Note that in the first image (page 22 in the original PDF) that civil disobedience is now considered “low key terrorism”. So, what does that make Martin Luther King Jr.? What about Rosa Parks? What about all those antiwar protesters during the ’60s, ’70s, and even today? I don’t agree with those antiwar protesters nowadays but I don’t consider them having a die-in to be “low key terrorism”.

Note that on the second image (p. 41 in the original PDF) that single issue groups are considered “extremist groups” by the author. Does that apply to someone in the National Rifle Association, or conversely, in the Brady Campaign to Prevent Gun Violence? Or maybe the American Life League versus NARAL? Are they both “single issue” “extremist groups”?

And then you get to the “anti-government groups issues” page (p. 49 in original PDF) where they note such things as gun rights, constitutional issues, and tax protesters as points of concern.

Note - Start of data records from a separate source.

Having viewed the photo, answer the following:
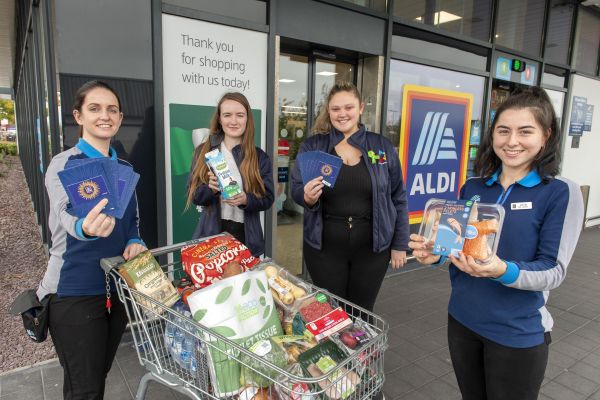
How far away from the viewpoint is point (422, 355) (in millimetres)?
3441

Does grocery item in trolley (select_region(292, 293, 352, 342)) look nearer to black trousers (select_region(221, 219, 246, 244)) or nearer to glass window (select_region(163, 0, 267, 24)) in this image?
black trousers (select_region(221, 219, 246, 244))

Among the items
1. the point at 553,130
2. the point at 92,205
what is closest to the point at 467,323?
the point at 553,130

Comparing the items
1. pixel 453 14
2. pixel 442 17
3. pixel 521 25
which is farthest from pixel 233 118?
pixel 521 25

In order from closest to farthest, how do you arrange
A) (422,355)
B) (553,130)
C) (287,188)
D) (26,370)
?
1. (553,130)
2. (26,370)
3. (422,355)
4. (287,188)

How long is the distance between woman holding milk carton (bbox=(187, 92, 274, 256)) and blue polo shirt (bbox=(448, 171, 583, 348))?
1415 millimetres

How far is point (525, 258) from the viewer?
1.65m

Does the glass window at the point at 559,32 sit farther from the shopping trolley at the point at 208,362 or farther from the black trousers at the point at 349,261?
the shopping trolley at the point at 208,362

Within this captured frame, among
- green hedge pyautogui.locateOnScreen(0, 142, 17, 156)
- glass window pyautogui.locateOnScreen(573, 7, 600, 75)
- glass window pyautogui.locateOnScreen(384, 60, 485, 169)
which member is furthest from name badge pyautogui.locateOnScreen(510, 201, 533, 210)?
green hedge pyautogui.locateOnScreen(0, 142, 17, 156)

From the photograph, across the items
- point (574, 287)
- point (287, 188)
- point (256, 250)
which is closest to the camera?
point (256, 250)

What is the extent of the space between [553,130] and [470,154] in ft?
16.4

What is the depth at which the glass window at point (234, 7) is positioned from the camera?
354 cm

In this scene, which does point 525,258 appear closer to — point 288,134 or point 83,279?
point 83,279

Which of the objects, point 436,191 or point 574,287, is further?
point 436,191

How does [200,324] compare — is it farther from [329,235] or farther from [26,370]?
[26,370]
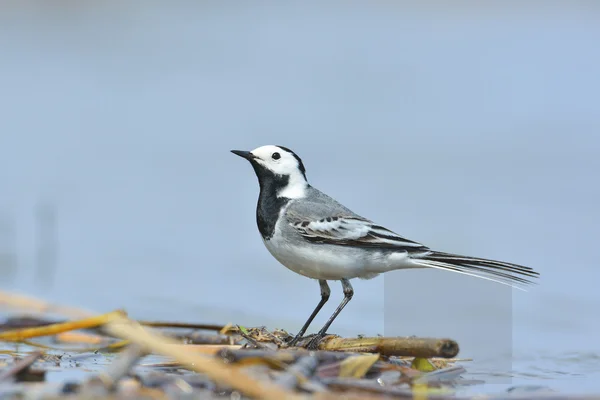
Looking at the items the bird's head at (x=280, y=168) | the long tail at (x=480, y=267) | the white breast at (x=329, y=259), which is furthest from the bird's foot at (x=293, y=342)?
the bird's head at (x=280, y=168)

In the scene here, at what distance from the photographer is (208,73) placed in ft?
65.6

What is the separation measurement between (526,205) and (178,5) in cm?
1261

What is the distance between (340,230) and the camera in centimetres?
781

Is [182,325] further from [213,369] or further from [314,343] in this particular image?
[213,369]

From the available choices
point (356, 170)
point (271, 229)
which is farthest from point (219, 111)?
point (271, 229)

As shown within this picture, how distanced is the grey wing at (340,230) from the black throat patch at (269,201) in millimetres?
129

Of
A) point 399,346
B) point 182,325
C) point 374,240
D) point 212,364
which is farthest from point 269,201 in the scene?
point 212,364

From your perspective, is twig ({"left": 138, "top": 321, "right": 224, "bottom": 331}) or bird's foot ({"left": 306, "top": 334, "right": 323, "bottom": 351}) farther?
twig ({"left": 138, "top": 321, "right": 224, "bottom": 331})

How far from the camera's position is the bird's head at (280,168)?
8.34m

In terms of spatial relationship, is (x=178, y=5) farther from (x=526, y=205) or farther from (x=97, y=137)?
(x=526, y=205)

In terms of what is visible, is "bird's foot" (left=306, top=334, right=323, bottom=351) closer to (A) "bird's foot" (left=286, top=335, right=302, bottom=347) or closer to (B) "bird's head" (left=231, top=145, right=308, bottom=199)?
(A) "bird's foot" (left=286, top=335, right=302, bottom=347)

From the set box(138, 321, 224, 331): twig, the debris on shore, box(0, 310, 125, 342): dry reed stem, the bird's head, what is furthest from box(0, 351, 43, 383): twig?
the bird's head

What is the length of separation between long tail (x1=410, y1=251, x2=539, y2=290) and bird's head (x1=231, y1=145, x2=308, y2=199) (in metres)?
1.31

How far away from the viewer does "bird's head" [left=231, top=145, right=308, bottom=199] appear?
834 centimetres
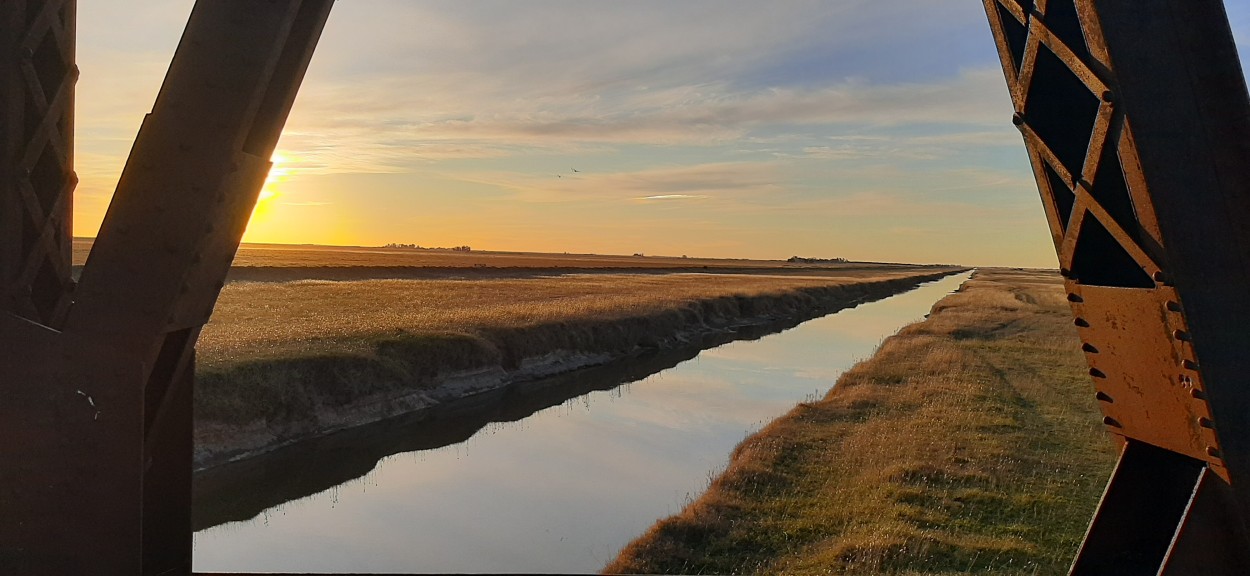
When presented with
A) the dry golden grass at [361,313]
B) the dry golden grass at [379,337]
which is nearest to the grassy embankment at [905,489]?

While this particular report was written in 2004, does the Virginia State Police still consider these issues that warrant their attention? Do they have any concerns about the current tea party tax protesters? I recall that the state of Maryland got caught surveilling antiwar groups for no reason, is the Virginia State Police doing the same thing to tea party tax protesters? And even more insulting is that they include an image of the First Navy Jack — which the United States Navy still uses to this day — on a page regarding “anti-government groups”. Are they keeping an eye out for United States Navy veterans that might have one of those flags in their possession?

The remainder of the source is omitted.